> **Prompt**:
Starting at the line that contains "Of the provided" and continuing through the last of the lines, substitute "blue chair" for "purple chair". Write out only those lines, with no other changes.

[Questions about scenes in images]
▬▬▬▬▬▬

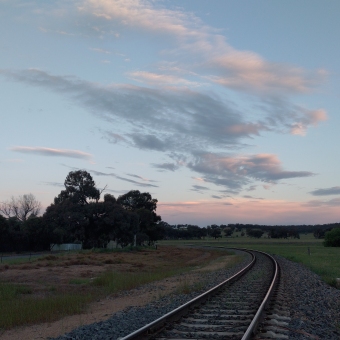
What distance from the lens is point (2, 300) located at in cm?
1706

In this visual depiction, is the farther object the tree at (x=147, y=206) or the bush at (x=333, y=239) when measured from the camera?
the tree at (x=147, y=206)

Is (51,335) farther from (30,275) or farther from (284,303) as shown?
(30,275)

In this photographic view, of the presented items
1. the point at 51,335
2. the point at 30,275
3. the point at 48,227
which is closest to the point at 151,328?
the point at 51,335

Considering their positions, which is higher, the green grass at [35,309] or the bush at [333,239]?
the bush at [333,239]

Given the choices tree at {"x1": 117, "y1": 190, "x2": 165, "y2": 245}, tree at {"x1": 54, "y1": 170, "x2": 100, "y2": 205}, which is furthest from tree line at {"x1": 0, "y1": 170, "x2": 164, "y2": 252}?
tree at {"x1": 117, "y1": 190, "x2": 165, "y2": 245}

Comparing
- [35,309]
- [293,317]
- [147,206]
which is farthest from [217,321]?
[147,206]

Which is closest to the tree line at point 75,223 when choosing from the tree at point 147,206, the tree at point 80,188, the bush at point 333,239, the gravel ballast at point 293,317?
the tree at point 80,188

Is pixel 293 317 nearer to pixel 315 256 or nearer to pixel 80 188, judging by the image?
pixel 315 256

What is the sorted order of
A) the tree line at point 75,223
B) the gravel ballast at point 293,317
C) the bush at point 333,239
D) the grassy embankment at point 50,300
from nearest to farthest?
the gravel ballast at point 293,317
the grassy embankment at point 50,300
the tree line at point 75,223
the bush at point 333,239

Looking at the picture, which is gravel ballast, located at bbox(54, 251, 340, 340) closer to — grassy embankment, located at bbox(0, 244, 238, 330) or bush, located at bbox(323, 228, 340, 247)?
grassy embankment, located at bbox(0, 244, 238, 330)

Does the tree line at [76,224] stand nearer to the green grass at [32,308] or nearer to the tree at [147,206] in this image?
the tree at [147,206]

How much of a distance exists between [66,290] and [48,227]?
51217mm

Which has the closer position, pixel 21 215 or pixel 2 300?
pixel 2 300

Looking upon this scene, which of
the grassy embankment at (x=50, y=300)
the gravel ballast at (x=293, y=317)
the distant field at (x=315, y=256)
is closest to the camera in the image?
the gravel ballast at (x=293, y=317)
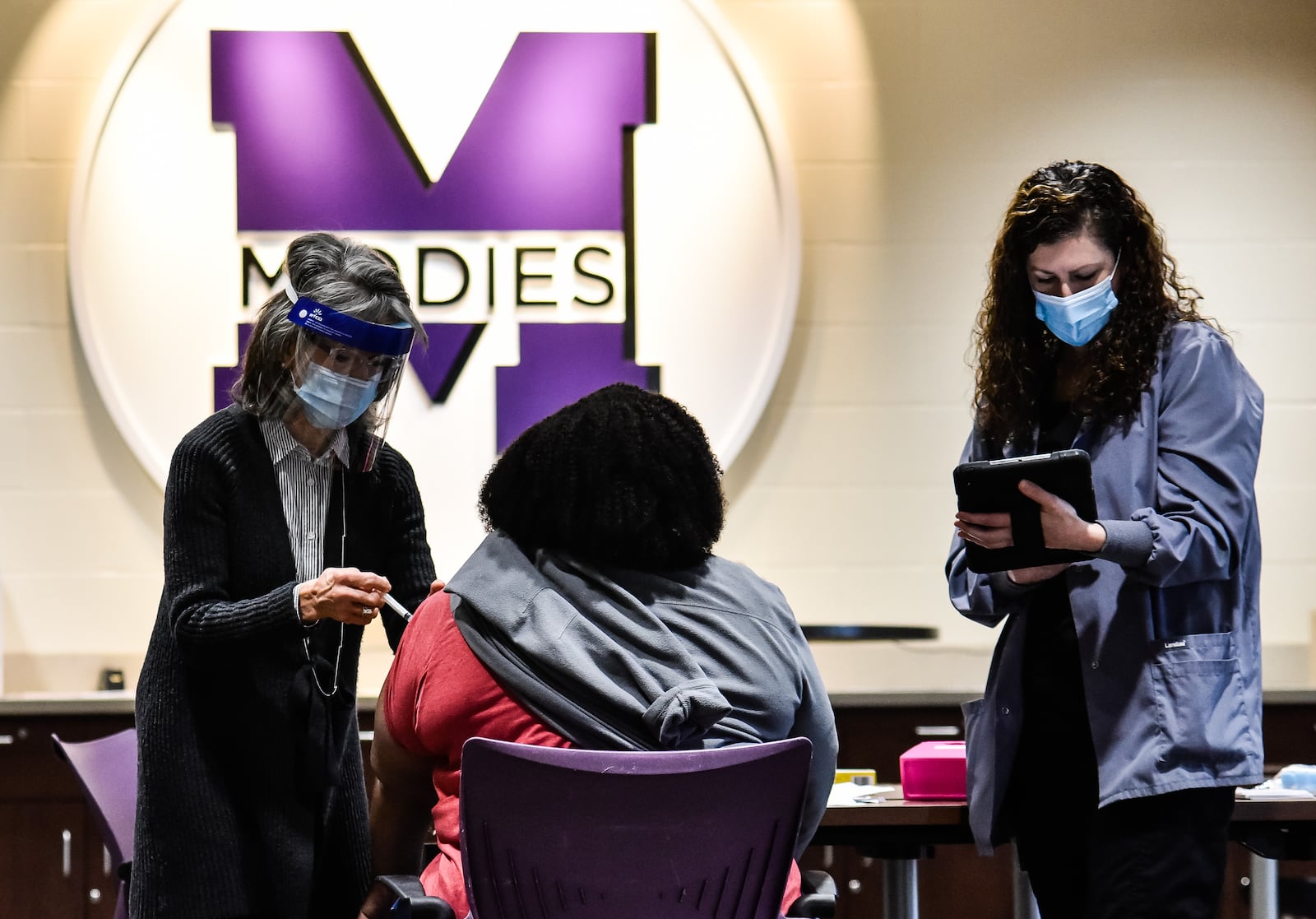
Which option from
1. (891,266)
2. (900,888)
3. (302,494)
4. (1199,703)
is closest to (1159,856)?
(1199,703)

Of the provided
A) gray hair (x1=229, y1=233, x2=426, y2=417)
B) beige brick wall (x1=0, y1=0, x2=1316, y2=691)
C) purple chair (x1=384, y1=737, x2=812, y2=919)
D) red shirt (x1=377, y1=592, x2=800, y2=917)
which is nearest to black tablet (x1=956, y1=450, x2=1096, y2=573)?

▬▬▬▬▬▬

> **Solution to this problem**:
Of the provided
A) gray hair (x1=229, y1=233, x2=426, y2=417)
B) beige brick wall (x1=0, y1=0, x2=1316, y2=691)
C) blue chair (x1=384, y1=737, x2=812, y2=919)
D) red shirt (x1=377, y1=592, x2=800, y2=917)
which is nearest to black tablet (x1=956, y1=450, x2=1096, y2=573)?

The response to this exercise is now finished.